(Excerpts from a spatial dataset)
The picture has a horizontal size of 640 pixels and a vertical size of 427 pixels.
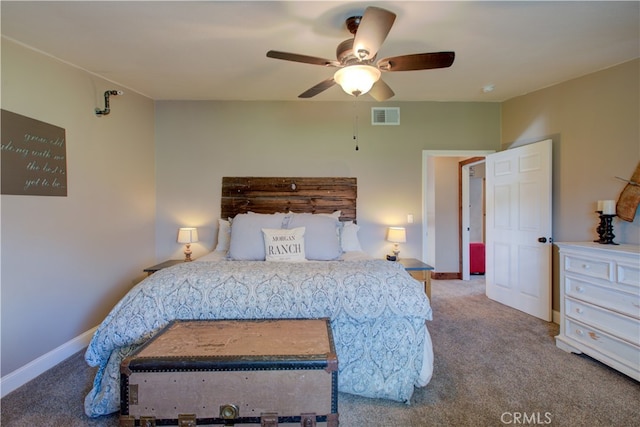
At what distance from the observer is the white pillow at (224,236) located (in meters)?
Answer: 3.32

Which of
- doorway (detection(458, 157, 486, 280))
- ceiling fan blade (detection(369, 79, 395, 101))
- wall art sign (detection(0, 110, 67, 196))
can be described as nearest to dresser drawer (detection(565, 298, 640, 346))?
ceiling fan blade (detection(369, 79, 395, 101))

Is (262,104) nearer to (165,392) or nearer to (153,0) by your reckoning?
(153,0)

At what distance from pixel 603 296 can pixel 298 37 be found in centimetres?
311

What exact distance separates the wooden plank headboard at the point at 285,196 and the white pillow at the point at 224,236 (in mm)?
230

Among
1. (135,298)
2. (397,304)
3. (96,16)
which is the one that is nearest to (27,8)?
(96,16)

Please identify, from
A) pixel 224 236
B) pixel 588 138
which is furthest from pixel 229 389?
pixel 588 138

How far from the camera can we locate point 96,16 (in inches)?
76.7

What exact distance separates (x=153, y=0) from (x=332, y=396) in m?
2.54

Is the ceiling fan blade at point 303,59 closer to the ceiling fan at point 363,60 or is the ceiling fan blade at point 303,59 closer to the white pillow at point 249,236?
the ceiling fan at point 363,60

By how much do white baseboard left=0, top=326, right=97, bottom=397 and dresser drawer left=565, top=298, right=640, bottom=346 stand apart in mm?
4312

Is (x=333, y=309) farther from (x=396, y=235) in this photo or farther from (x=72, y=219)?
(x=72, y=219)

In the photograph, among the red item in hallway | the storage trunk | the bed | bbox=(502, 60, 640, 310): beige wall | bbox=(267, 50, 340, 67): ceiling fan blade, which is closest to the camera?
the storage trunk

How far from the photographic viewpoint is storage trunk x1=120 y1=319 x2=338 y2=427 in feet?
4.29

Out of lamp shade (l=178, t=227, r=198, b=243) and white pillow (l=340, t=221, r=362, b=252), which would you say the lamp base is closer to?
lamp shade (l=178, t=227, r=198, b=243)
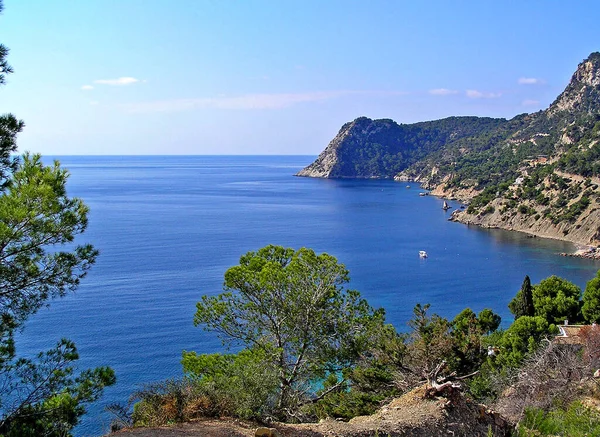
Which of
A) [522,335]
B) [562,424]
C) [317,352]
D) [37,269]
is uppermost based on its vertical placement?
[37,269]

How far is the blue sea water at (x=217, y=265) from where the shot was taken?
3700cm

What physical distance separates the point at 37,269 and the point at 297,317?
8.71m

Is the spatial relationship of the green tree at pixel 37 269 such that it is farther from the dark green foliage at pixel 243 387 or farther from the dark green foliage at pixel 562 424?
the dark green foliage at pixel 562 424

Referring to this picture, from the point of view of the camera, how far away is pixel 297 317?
55.7 feet

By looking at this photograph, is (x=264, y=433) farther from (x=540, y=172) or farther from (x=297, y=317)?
(x=540, y=172)

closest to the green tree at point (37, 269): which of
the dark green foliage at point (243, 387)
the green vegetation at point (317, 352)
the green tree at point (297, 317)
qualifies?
the dark green foliage at point (243, 387)

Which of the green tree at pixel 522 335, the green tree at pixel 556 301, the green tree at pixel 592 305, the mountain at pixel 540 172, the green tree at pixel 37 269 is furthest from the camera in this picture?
the mountain at pixel 540 172

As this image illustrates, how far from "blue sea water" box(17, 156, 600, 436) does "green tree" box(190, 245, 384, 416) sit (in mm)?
5381

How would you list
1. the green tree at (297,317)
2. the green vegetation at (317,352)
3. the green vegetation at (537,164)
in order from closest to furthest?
the green vegetation at (317,352) → the green tree at (297,317) → the green vegetation at (537,164)

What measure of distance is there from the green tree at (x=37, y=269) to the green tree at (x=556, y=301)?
28.4 meters

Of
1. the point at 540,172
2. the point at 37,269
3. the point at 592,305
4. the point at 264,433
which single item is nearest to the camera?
the point at 264,433

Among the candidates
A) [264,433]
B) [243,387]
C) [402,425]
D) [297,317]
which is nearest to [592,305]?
[297,317]

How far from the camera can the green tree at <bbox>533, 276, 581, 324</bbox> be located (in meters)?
31.5

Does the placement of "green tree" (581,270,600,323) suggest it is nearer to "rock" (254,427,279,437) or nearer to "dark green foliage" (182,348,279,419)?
"dark green foliage" (182,348,279,419)
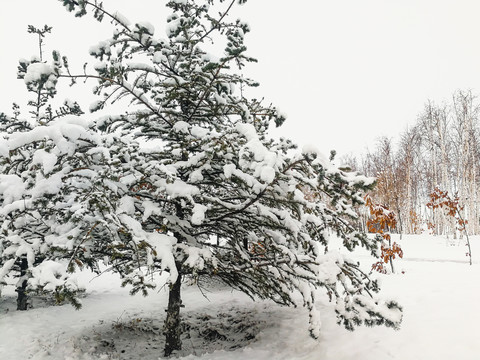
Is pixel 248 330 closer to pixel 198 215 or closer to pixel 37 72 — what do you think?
pixel 198 215

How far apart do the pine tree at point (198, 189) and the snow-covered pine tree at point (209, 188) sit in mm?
15

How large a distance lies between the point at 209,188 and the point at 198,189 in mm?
1639

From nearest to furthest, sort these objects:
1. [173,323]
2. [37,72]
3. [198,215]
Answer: [37,72]
[198,215]
[173,323]

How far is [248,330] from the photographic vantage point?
5.28 metres

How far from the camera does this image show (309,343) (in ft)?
13.3

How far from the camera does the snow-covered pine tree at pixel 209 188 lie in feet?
9.80

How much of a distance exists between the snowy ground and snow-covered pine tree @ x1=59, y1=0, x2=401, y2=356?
0.57m

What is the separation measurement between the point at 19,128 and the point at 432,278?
10.4 m

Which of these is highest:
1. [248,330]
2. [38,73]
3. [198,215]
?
[38,73]

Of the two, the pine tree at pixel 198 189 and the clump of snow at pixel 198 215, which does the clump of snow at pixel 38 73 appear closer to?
the pine tree at pixel 198 189

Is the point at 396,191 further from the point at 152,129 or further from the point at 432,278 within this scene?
the point at 152,129

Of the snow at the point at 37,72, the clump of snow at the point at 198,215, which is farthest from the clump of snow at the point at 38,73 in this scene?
the clump of snow at the point at 198,215

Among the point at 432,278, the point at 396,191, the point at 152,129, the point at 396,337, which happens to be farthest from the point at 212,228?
the point at 396,191

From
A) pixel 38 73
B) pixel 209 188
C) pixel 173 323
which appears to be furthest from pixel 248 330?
pixel 38 73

Given problem: Count the lines in the items above that contain the word "furthest". Reply with the number alone.

Task answer: 5